Psalm 126 says, “Those who sow in tears shall reap with joyful shouting. He who goes to and fro weeping, carrying his bag of seed, Shall indeed come again with a shout of joy, bringing his sheaves with him.”
Joy is the harvest of a season of sowing in tears. Shouts come from a heart that has seen the Lord in the darkest nights of the soul. Sheaves are in our arms because we did not quit when we wanted out of that season of sowing. I did not get invited into that season with an announcement that it would be the hardest season of my life, but with an invitation from the Lord to walk with Him, to obey Him into the valley, to continue with Him when I had nothing, literally, when I thought I was going to die, but the living God, the word of God and the people of God who He sent to walk with me, never let me quit. Song of Solomon is about the Shunamite who started out closed off to love, but ended with a heart that was receiving and giving love like she never thought possible. This is what this season was about.
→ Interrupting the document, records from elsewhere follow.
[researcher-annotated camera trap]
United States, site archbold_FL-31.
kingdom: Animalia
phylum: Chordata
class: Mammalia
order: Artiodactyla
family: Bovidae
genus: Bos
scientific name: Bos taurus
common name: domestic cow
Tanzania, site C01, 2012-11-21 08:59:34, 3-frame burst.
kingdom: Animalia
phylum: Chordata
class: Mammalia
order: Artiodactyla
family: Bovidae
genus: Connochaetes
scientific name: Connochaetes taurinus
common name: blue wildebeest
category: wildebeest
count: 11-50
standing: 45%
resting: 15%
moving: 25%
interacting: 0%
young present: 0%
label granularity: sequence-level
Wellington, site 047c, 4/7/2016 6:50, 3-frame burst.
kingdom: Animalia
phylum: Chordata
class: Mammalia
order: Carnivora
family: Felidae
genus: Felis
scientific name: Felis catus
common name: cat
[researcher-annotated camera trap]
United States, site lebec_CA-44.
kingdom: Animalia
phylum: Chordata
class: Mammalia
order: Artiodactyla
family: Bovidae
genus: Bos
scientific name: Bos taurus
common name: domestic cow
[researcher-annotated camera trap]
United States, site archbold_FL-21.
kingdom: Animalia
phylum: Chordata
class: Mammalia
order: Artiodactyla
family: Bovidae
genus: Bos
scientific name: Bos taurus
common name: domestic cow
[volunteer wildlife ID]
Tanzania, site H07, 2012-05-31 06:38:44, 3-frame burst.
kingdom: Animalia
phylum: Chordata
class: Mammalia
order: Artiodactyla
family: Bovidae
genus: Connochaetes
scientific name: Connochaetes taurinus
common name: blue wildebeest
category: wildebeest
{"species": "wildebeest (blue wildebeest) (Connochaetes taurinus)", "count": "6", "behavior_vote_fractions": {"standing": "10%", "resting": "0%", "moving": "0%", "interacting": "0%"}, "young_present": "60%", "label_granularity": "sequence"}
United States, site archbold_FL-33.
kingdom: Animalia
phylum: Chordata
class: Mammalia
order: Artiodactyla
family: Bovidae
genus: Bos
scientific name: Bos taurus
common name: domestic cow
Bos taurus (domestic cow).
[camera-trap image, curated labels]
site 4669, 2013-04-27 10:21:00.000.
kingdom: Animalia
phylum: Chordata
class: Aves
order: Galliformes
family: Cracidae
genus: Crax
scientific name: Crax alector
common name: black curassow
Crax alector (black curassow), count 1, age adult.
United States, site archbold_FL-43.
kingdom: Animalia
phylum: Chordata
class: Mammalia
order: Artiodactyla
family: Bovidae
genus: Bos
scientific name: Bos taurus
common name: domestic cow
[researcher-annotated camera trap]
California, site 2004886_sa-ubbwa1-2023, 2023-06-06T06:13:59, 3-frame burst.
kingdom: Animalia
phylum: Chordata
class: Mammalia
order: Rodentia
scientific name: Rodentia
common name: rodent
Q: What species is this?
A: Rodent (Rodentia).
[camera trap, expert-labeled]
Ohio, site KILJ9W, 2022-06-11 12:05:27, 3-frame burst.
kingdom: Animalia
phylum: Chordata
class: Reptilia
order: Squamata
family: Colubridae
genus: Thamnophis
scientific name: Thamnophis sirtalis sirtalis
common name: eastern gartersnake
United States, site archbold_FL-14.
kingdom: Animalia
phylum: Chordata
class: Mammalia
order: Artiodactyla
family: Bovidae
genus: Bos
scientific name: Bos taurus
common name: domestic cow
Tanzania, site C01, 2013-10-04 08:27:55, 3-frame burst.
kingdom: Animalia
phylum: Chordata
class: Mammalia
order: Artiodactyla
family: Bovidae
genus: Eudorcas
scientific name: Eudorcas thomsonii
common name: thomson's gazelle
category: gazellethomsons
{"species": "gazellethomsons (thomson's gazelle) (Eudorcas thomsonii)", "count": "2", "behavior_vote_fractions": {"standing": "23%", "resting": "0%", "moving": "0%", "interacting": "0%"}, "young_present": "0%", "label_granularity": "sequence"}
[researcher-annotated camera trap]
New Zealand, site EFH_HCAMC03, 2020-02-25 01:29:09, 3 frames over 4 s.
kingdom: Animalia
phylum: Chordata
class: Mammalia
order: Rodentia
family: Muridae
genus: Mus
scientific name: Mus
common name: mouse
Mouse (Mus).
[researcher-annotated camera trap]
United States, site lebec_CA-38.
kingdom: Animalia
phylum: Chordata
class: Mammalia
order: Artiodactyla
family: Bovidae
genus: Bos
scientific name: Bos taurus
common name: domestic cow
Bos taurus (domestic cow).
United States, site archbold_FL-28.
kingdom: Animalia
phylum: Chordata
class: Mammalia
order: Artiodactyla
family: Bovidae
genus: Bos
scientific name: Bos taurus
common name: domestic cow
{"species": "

Tears fell as I learned to trust Him. I did not know at that time those tears were seeds. I never did it for anything but Him. Obedience was the motivation, not a harvest, not a ministry, not money, nothing. Once you really meet Him, really know Him, really see Him, nothing else matters. He is truly all I want, all I ever needed. But now the tears are gone and the joy has come, I smile a lot, I feel alive again and I am thankful for the season of sowing in tears.